**Problem statement:** Please print the full listing exactly.

(Stored data)
>>>>
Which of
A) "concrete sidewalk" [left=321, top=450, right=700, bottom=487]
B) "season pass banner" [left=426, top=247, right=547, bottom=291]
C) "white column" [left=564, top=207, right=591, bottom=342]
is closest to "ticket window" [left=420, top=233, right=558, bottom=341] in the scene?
<<<<
**Answer for the task:**
Which of
A) "concrete sidewalk" [left=321, top=450, right=700, bottom=487]
B) "season pass banner" [left=426, top=247, right=547, bottom=291]
C) "white column" [left=564, top=207, right=591, bottom=342]
is closest to "ticket window" [left=420, top=233, right=558, bottom=341] in the scene?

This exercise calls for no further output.